Portfolio management

This involves selecting the optimum return/risk combination for each investor. The investment process is therefore based on analysing the investor's risk tolerance, selecting investments and executing buy and sell orders for specific securities.

Portfolio management enables investors to delegate decision-making to the financial institution, which assumes responsibility for all decisions about the products, investments and transactions carried out.

The financial institution is obliged to send customers regular information about the composition of their investments, including their value and performance with respect to the benchmark indicator.

There is a fee for the use of the portfolio management service on top of other fees related to the transactions carried out and the financial institution must issue regular fee statements, although investors can request these details at any time.

Portfolio management in Spain can be carried out both by private investors on their own behalf and by companies authorised to provide this service. These companies are as follows:

  • Management firms of collective investment institutions (CIIs), which are authorised to manage collective investment institutions.
  • Portfolio management companies (PMCs), which are only authorised to manage other people's portfolios. These companies can't create portfolios with their own assets but they can manage their customers' portfolios.
  • Securities companies (SCs), which can manage both their own portfolios and those of others.

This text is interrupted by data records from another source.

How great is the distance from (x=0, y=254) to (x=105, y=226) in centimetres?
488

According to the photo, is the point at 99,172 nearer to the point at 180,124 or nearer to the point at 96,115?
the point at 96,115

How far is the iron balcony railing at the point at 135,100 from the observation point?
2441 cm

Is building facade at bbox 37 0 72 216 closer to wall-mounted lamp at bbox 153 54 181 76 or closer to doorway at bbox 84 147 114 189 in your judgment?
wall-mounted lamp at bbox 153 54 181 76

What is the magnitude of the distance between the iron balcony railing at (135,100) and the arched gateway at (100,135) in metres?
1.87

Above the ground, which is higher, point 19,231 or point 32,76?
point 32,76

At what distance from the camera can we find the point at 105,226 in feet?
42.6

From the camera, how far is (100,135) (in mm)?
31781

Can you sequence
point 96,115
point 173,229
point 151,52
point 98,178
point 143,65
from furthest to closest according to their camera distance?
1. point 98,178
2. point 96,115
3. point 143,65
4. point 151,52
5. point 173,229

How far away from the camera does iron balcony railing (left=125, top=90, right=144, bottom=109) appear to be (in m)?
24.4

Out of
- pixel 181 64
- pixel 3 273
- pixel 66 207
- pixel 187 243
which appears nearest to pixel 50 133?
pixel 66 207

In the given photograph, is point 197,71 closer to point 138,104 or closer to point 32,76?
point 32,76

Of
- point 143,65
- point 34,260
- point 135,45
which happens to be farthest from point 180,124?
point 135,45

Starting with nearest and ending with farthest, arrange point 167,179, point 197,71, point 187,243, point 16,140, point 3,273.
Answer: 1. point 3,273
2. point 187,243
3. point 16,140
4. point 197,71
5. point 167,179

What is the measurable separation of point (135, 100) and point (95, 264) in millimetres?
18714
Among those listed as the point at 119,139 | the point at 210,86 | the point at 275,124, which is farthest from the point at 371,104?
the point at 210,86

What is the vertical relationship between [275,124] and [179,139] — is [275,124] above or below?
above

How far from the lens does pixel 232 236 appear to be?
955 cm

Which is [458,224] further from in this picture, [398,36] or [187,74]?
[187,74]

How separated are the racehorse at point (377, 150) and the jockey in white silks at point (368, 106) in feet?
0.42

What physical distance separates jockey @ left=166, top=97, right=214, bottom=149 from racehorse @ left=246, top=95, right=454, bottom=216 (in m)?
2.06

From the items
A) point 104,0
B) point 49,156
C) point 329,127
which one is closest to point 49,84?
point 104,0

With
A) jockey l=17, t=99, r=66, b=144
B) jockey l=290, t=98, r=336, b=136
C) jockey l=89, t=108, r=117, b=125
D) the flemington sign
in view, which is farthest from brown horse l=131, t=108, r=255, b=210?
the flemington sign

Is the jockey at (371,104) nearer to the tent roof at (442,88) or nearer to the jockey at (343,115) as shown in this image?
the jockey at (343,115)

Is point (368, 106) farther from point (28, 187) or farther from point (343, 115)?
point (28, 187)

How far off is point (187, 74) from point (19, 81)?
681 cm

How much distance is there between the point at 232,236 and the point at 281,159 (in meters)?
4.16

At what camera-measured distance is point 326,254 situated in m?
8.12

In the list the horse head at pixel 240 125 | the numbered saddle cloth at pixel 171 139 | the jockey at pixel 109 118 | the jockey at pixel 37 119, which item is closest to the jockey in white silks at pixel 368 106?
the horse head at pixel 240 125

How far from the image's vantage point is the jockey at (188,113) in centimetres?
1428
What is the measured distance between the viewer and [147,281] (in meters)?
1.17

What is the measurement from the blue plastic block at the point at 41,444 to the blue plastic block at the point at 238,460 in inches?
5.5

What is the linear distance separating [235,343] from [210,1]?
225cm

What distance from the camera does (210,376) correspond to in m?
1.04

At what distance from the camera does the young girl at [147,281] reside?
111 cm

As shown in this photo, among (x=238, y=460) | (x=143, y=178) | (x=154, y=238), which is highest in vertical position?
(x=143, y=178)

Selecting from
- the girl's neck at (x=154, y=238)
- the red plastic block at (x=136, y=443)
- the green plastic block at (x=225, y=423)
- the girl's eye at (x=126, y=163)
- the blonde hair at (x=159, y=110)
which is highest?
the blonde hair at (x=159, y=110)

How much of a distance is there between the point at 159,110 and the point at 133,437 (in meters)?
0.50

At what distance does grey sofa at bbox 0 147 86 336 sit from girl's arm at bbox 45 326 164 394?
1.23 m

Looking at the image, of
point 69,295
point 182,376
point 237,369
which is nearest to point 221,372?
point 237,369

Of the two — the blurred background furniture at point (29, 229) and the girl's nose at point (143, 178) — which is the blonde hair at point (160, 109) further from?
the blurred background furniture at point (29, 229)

When it comes to managing portfolios, there are two different strategies:

  • Active management, where the primary aim is to obtain a higher return than the market. This type of management requires a manager with excellent analytical skills, a robust knowledge of the market and plenty of experience.
  • Passive management, which consists in ensuring that the performance of the assets under management is perfectly aligned with the market. This is achieved by building a portfolio that mirrors the benchmark index and this type of management is therefore also known as indexed management.

The main factors that influence portfolio management are:

  • Asset allocation, which is crucial because a precise combination of assets can maximise the return.
  • Risk minimisation.

It's important to bear in mind the investor's risk tolerance because this determines the balance of risk in the portfolio.

Diversifying the investment across different markets, securities and sectors can also help reduce the risk.

There must be benchmarks to ascertain the risk/return ratio, track possible errors and ultimately measure performance as accurately as possible.

Restructuring the portfolio on a regular basis will help to maintain the correct balance between risk and return.